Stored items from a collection
_ _ _ _ _

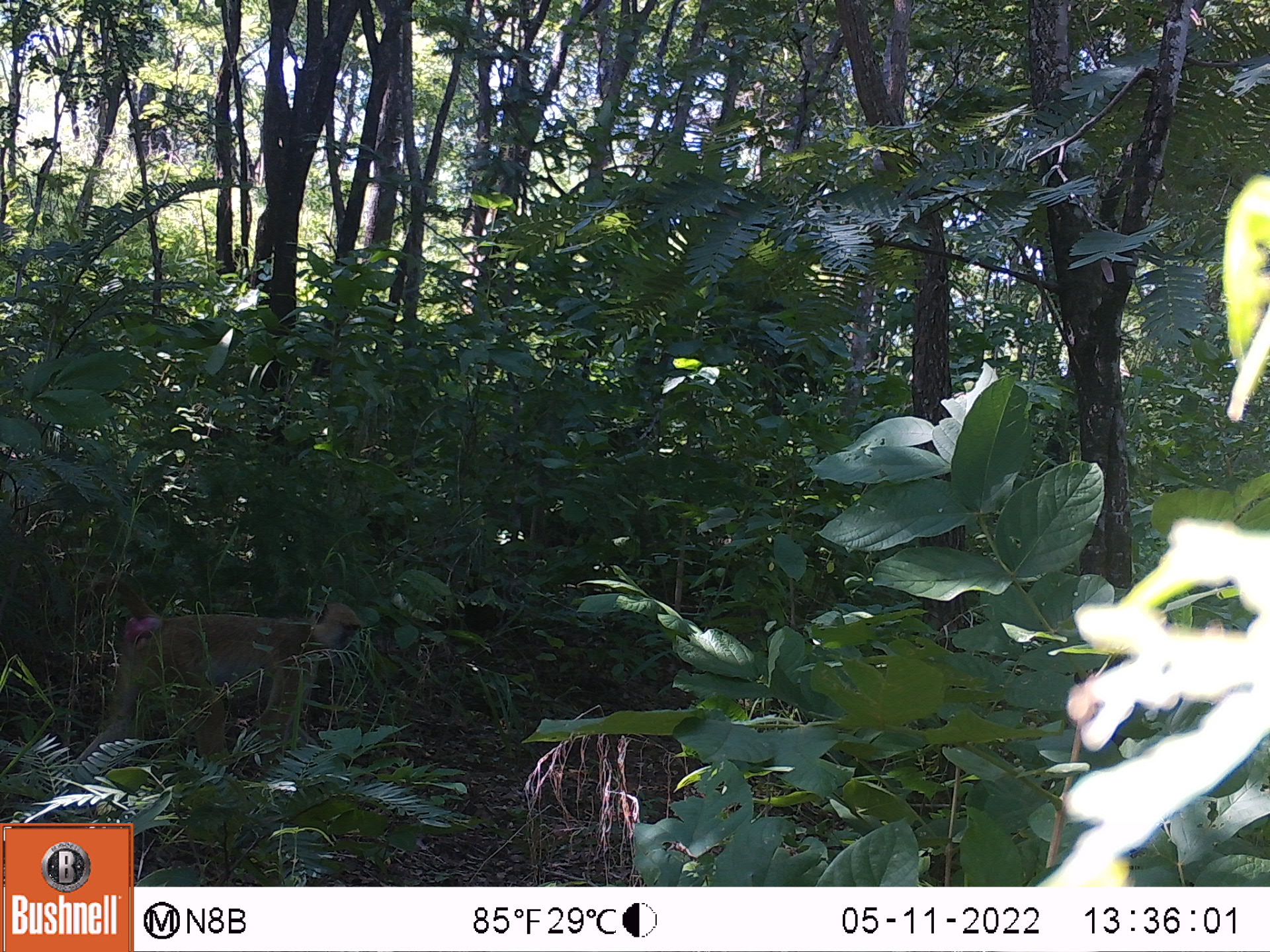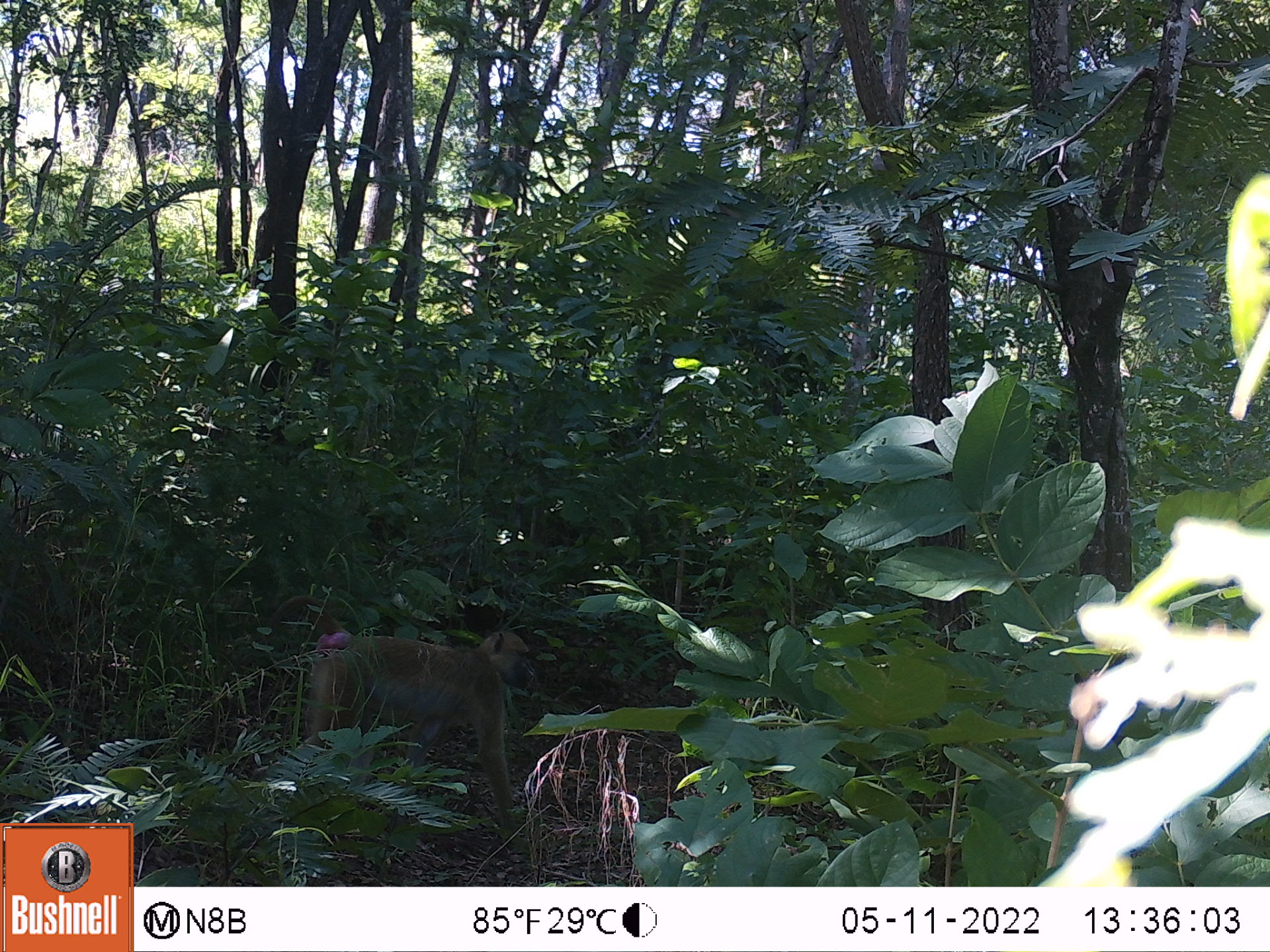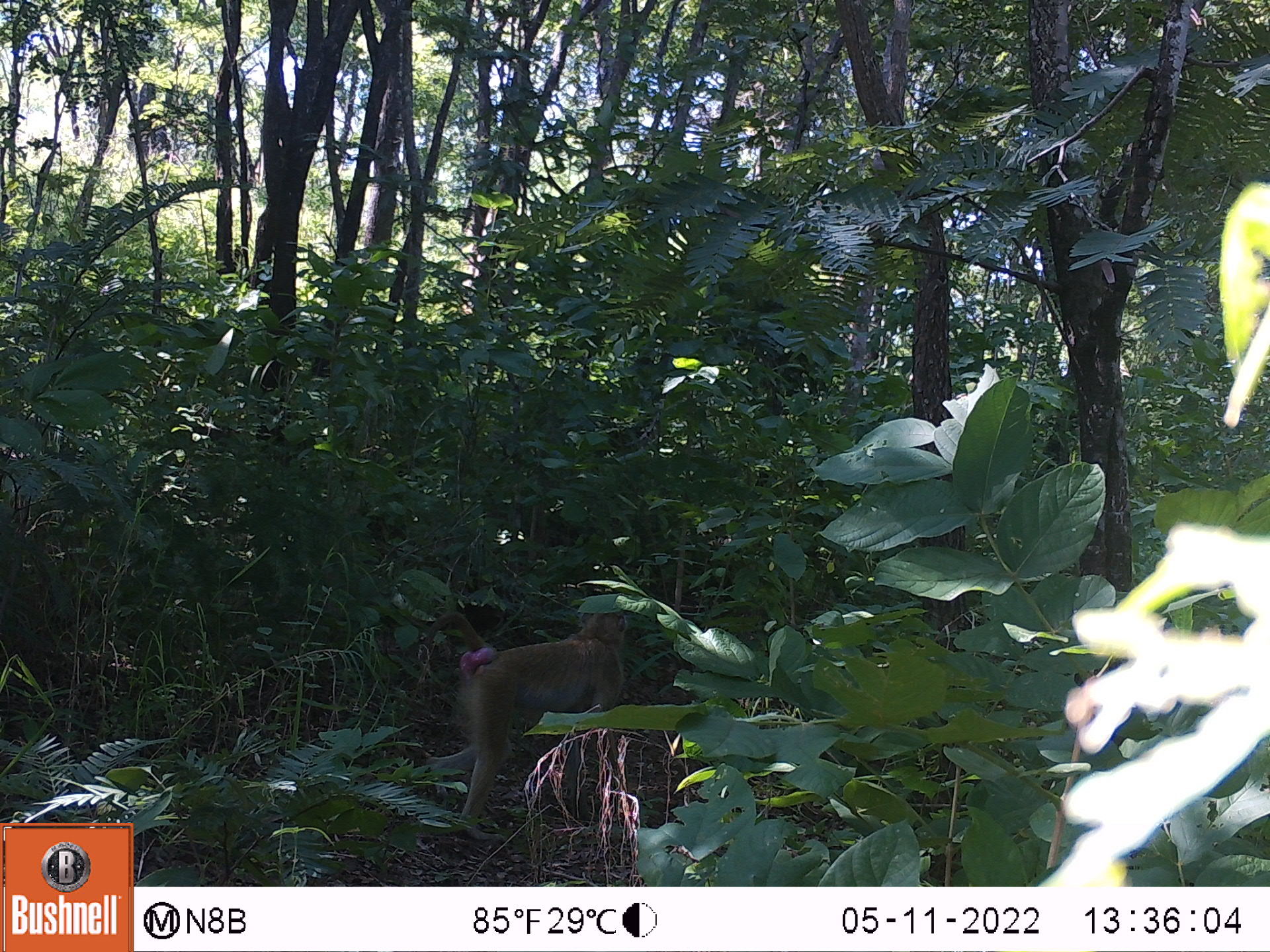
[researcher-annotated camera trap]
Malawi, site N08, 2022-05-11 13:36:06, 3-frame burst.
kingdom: Animalia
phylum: Chordata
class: Mammalia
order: Primates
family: Cercopithecidae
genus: Papio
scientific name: Papio cynocephalus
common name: yellow baboon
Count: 1.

_ _ _ _ _

▶ **What the task requires**:
Only the pictures are to be excluded; all other parts of the records above are to be given exactly.

▶ **Task output**:
[researcher-annotated camera trap]
Malawi, site N08, 2022-05-11 13:36:06, 3-frame burst.
kingdom: Animalia
phylum: Chordata
class: Mammalia
order: Primates
family: Cercopithecidae
genus: Papio
scientific name: Papio cynocephalus
common name: yellow baboon
Count: 1.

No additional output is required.